Data Parsing
Managing Data Imports in Java (Draft)

Inevitably, any task you set about as a data scientist will involve some level of data loading and manipulation. You will most likely find yourself spending considerable time making sure that your data is correctly formatted before you can proceed with any type of real processing or analytics task.

In the past, I was a huge fan of Perl and Python for their simple yet effective string manipulation operations. If you have ever coded in one of these environments, I am sure you will agree.

However, over the years, I have been burned several times by not picking the right data structure to adequately hold my data while reading it from a text file, or some other simple mistake which when operating over large data sets can have significant consequences to your overall processing time.

Earlier this year, I was burned for the last time. I was attempting to clean some data we had received dealing with social media, and the data file had quite a lot of inconsistencies, various encoding formats and other problems which Python just began to become more of a hindrance than help.

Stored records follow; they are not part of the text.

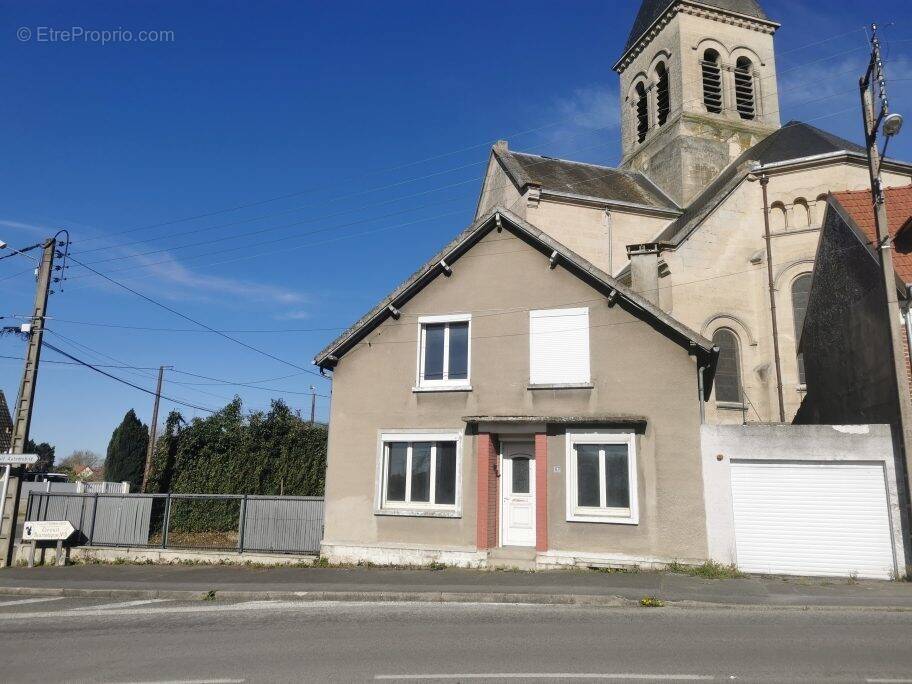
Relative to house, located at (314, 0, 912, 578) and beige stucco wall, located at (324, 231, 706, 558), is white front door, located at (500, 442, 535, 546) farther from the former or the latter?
beige stucco wall, located at (324, 231, 706, 558)

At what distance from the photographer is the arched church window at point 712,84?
34.0 meters

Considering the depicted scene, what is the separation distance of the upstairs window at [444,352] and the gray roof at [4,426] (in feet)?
84.0

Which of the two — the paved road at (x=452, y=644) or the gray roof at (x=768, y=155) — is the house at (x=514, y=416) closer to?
the paved road at (x=452, y=644)

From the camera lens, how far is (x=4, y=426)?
32312mm

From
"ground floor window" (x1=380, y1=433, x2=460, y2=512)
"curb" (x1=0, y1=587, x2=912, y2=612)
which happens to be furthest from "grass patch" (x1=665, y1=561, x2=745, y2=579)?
"ground floor window" (x1=380, y1=433, x2=460, y2=512)

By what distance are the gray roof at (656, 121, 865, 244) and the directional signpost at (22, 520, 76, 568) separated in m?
19.4

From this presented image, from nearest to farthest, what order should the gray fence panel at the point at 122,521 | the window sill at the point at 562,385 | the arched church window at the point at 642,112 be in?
the window sill at the point at 562,385, the gray fence panel at the point at 122,521, the arched church window at the point at 642,112

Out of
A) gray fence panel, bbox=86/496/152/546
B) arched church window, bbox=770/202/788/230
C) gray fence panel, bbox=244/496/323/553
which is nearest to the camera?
gray fence panel, bbox=244/496/323/553

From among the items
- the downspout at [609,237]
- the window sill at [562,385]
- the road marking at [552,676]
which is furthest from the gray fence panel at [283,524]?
the downspout at [609,237]

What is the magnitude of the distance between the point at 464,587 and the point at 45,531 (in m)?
10.7

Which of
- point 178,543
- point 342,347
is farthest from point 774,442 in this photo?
point 178,543

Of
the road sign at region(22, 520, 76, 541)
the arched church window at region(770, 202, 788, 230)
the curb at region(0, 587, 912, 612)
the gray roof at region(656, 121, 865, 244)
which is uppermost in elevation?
the gray roof at region(656, 121, 865, 244)

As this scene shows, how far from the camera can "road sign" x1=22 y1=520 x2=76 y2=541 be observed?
1559 cm

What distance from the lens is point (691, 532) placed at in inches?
493
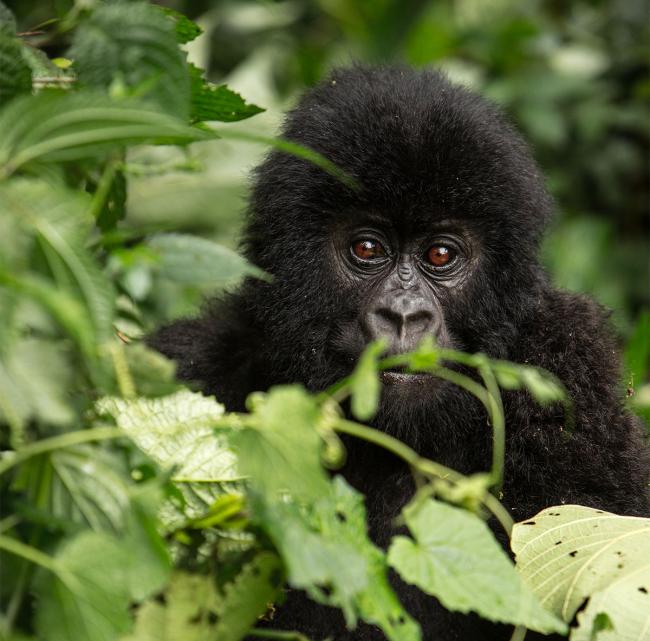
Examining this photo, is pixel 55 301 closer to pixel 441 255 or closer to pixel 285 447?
pixel 285 447

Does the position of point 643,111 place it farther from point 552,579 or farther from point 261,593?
point 261,593

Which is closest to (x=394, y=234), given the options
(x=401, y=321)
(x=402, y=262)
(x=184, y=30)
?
(x=402, y=262)

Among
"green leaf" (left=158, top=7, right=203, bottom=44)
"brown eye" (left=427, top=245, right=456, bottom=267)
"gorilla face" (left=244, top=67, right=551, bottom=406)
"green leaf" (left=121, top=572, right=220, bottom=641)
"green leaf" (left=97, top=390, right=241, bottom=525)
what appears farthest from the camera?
"brown eye" (left=427, top=245, right=456, bottom=267)

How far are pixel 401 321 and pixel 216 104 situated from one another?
97 centimetres

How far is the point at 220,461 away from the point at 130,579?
56 cm

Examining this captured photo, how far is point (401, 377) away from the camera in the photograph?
3127 mm

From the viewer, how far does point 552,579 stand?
218 cm

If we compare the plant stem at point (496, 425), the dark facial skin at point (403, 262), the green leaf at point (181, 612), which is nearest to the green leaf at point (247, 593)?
the green leaf at point (181, 612)

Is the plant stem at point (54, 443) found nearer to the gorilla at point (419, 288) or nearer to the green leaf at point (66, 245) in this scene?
the green leaf at point (66, 245)

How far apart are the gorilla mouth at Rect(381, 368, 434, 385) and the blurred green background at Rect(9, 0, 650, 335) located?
3.77 meters

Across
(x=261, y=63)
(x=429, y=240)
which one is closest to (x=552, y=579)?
(x=429, y=240)

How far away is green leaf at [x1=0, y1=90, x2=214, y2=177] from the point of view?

It was taking upwards of an hour or two to get through most of the data set when bam! It would fail and I would have to start all over again debugging what went wrong. It turned out to be a character encoding problem which Python was just not sufficiently capable of dealing with.

I ended up re-writing all of my Python code back into Java in about 30 minutes and tried again. To my surprise, I was able to process the entire data file (around 300,000 entries) in a little under a minute. I vowed never to try to process my text in Python again and to take the time to write clean and manageable Java code to process any of the new social media data we might receive.

So you may ask, how do I import my data using Java? You could go the old route of reading in a text file line by line, and splitting the lines based on a delimiter, but you really should not go down this path since the Apache Software Foundation has already done most of the hard work for you by way of the Apache Commons CSV library. This library offers the ability to parse many types of data files quickly and efficiently with little setup involved.

Whether you are dealing with a comma delimited file (standard CSV format) or many others, the commons-csv parser will more than likely be able to help you solve your data import issues.

If you just want to read in a text file of single values, say one value per line, then I would still recommend reading the file in line by line and storing to an appropriate data structure such as an array or list of values.

We will start with the simple case first. Say you have a single data file called names.txt which list all the names of your closest enemies.

The entries in the file might look something like the following:

Hannibal Lecter
Norman Bates
Darth Vader
HAL 9000
Terminator
The Joker

And you want to store these villains in a list called appropriately “villains”. How do we do this?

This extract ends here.